Data files and analysis notebooks mentioned or used in the following are online in this GitHub repository.
Downloading county files
The online unofficial election results cannot be directly used in analysis by computer programs. Data from the main results page and the 105 separate county pages must be “scraped” and reformatted before it can used used in analysis.
The “wget” program may be familiar for those using the “command line” on various operating systems, especially Linux. A relatively simple one line command like the following can fetch all the web files with the unofficial results:
wget -e robots=off -N -t 50 -o wget.log -l 8 -r "https://ent.sos.ks.gov/kssos_ent.html"
This command transfers about 163 files in 5 folders to the local folder ent.sos.ks.gov (which was renamed to reflect the data timestamp). Grabbing all the files at once helps ensure consistency across all the files.
Screen Scraping
The details of extracting the data from the HTML pages are in notebook Screen-Scrape-County-Election-Results-Exploration-FINAL.html (on GitHub).
Often screen scraping scripts must be re-written every election cycle because of changes to the web pages. My scripts from 2010 or 2016 were of no value.
The results for all counties are stored in an Excel file for analysis: County-Results-ent.sos.ks.gov-2022-11-14-1818-FINAL.xlsx.
Here are some of the results for Allen County in that file:
This “County-Results” file can be easily filtered and analyzed using tools like R’s “tidyverse” package dplyr.
GitHub Respository
Download all files mentioned in this article from the 2022-Kansas-Elections repository on GitHub.
The unscraped country html files are in folder ent.sos.ks.gov-2022-11-14-1818-FINAL.
The scraped results with data from all 105 counties are in file County-Results-ent.sos.ks.gov-2022-11-14-1818-FINAL.xlsx, which also can be downloaded here:
Judicial Retention Analysis
The folder (November-General/Unofficial-Results/Judicial-Retention) has a notebook (Kansas-Judicial-Retention.html) showing how to extract the judicial retention election data from the County-Results file described above.
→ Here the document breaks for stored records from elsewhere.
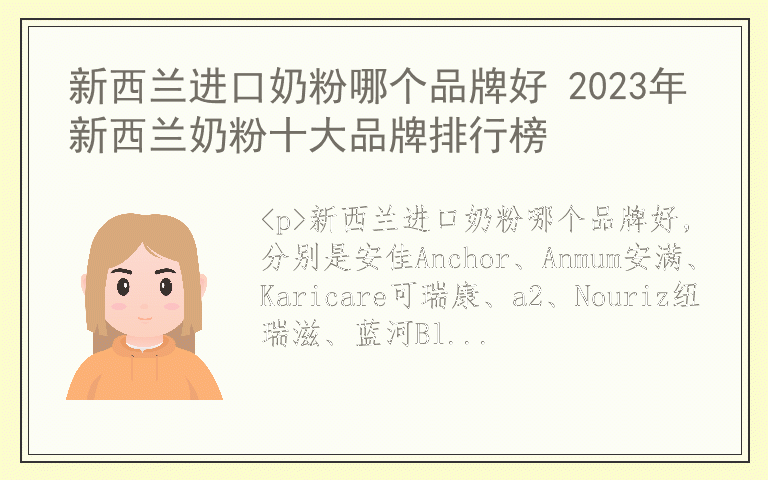 新西兰进口奶粉哪个品牌好 2023年新西兰奶粉十大品牌排行榜

<p>新西兰进口奶粉哪个品牌好，分别是安佳Anchor、Anmum安满、Karicare可瑞康、a2、Nouriz纽瑞滋、蓝河Bl...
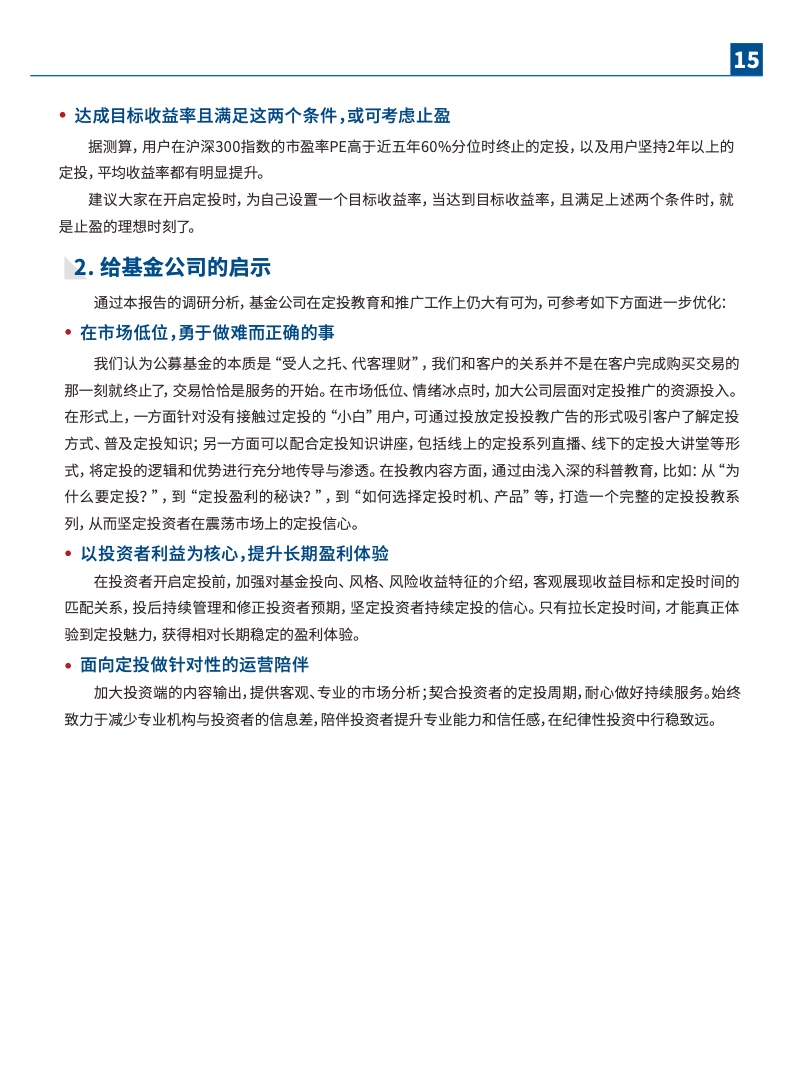 15

• 达成目标收益率且满足这两个条件，或可考虑止盈

据测算，用户在沪深300指数的市盈率PE高于近五年60%分位时终止的定投，以及用户坚持2年以上的定投，平均收益率都有明显提升。

建议大家在开启定投时，为自己设置一个目标收益率，当达到目标收益率，且满足上述两个条件时，就是止盈的理想时刻了。

2. 给基金公司的启示

通过本报告的调研分析，基金公司在定投教育和推广工作上仍大有可为，可参考如下方面进一步优化：

• 在市场低位，勇于做难而正确的事

我们认为公募基金的本质是“受人之托、代客理财”，我们和客户的关系并不是在客户完成购买交易的那一刻就终止了，交易恰恰是服务的开始。在市场低位、情绪冰点时，加大公司层面对定投推广的资源投入。在形式上，一方面针对没有接触过定投的“小白”用户，可通过投放定投投教广告的形式吸引客户了解定投方式、普及定投知识；另一方面可以配合定投知识讲座，包括线上的定投系列直播、线下的定投大讲堂等形式，将定投的逻辑和优势进行充分地传导与渗透。在投教内容方面，通过由浅入深的科普教育，比如：从“为什么要定投？”，到“定投盈利的秘诀？”，到“如何选择定投时机、产品”等，打造一个完整的定投投教系列，从而坚定投资者在震荡市场上的定投信心。

• 以投资者利益为核心，提升长期盈利体验

在投资者开启定投前，加强对基金投向、风格、风险收益特征的介绍，客观展现收益目标和定投时间的匹配关系，投后持续管理和修正投资者预期，坚定投资者持续定投的信心。只有拉长定投时间，才能真正体验到定投魅力，获得相对长期稳定的盈利体验。

• 面向定投做针对性的运营陪伴

加大投资端的内容输出，提供客观、专业的市场分析；契合投资者的定投周期，耐心做好持续服务。始终致力于减少专业机构与投资者的信息差，陪伴投资者提升专业能力和信任感，在纪律性投资中行稳致远。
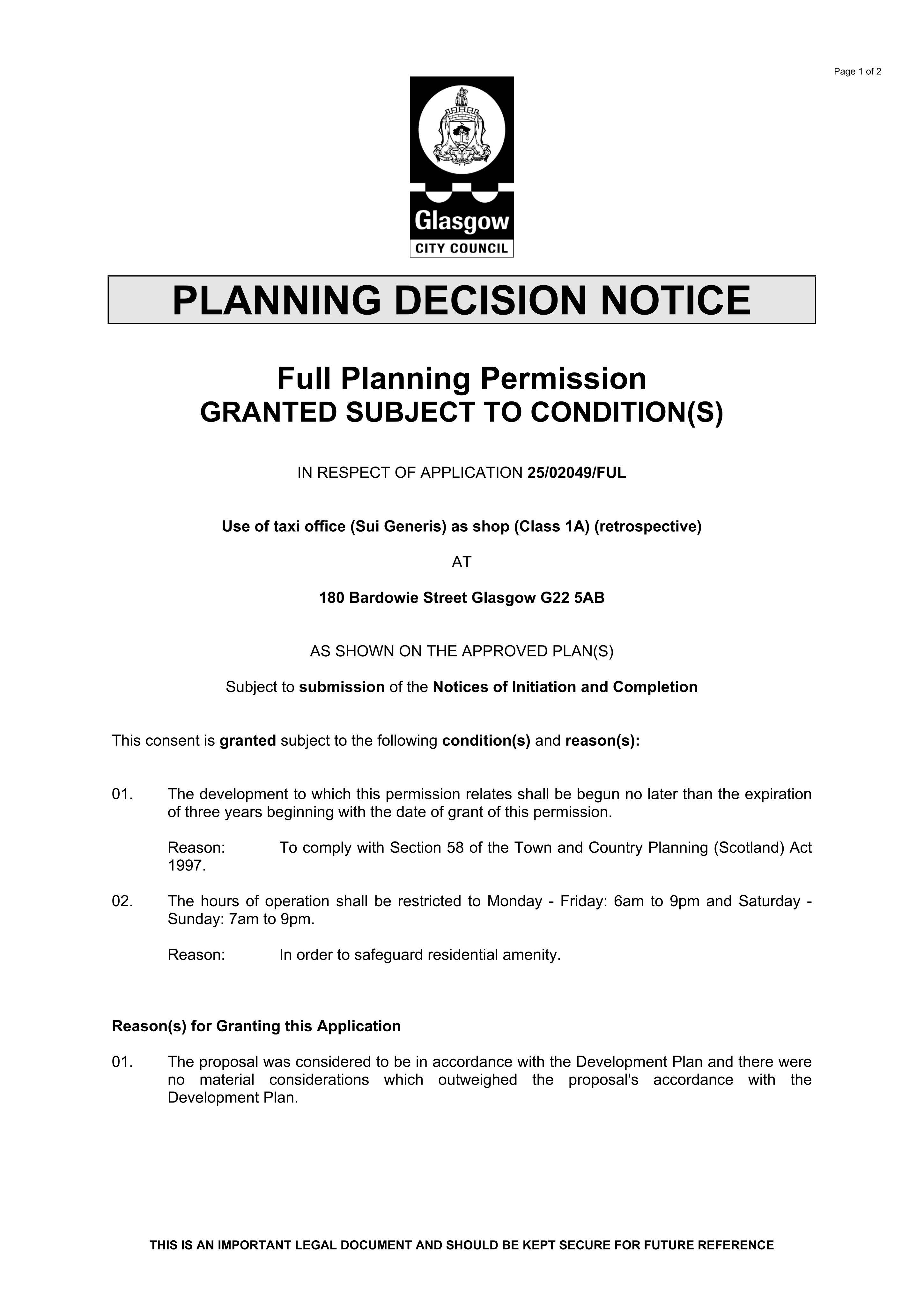 Page 1 of 2

Glasgow
CITY COUNCIL

PLANNING DECISION NOTICE

Full Planning Permission
GRANTED SUBJECT TO CONDITION(S)

IN RESPECT OF APPLICATION 25/02049/FUL

Use of taxi office (Sui Generis) as shop (Class 1A) (retrospective)

AT

180 Bardowie Street Glasgow G22 5AB

AS SHOWN ON THE APPROVED PLAN(S)

Subject to submission of the Notices of Initiation and Completion

This consent is granted subject to the following condition(s) and reason(s):

01. The development to which this permission relates shall be begun no later than the expiration of three years beginning with the date of grant of this permission.

Reason: To comply with Section 58 of the Town and Country Planning (Scotland) Act 1997.

02. The hours of operation shall be restricted to Monday - Friday: 6am to 9pm and Saturday - Sunday: 7am to 9pm.

Reason: In order to safeguard residential amenity.

Reason(s) for Granting this Application

01. The proposal was considered to be in accordance with the Development Plan and there were no material considerations which outweighed the proposal's accordance with the Development Plan.

THIS IS AN IMPORTANT LEGAL DOCUMENT AND SHOULD BE KEPT SECURE FOR FUTURE REFERENCE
This data was used to create maps for each judicial contest.
Supreme Court Justice 4, Eric S Rosen, did not have a retention election in 2022.
Supreme Court Justice 7, Caleb Stegall, had a retention election in 2022 and won all 105 counties in the state.
Pyle’s Voters
The folder (November-General/Unofficial-Results/Dennis-Pyle) has a notebook (Dennis-Pyle-2022-11-14-FINAL.html) showing how to extract the Pyle data from the County-Results file described above.
This data was used to create the map of Pyle’s voters and the density plot showing variation across counties.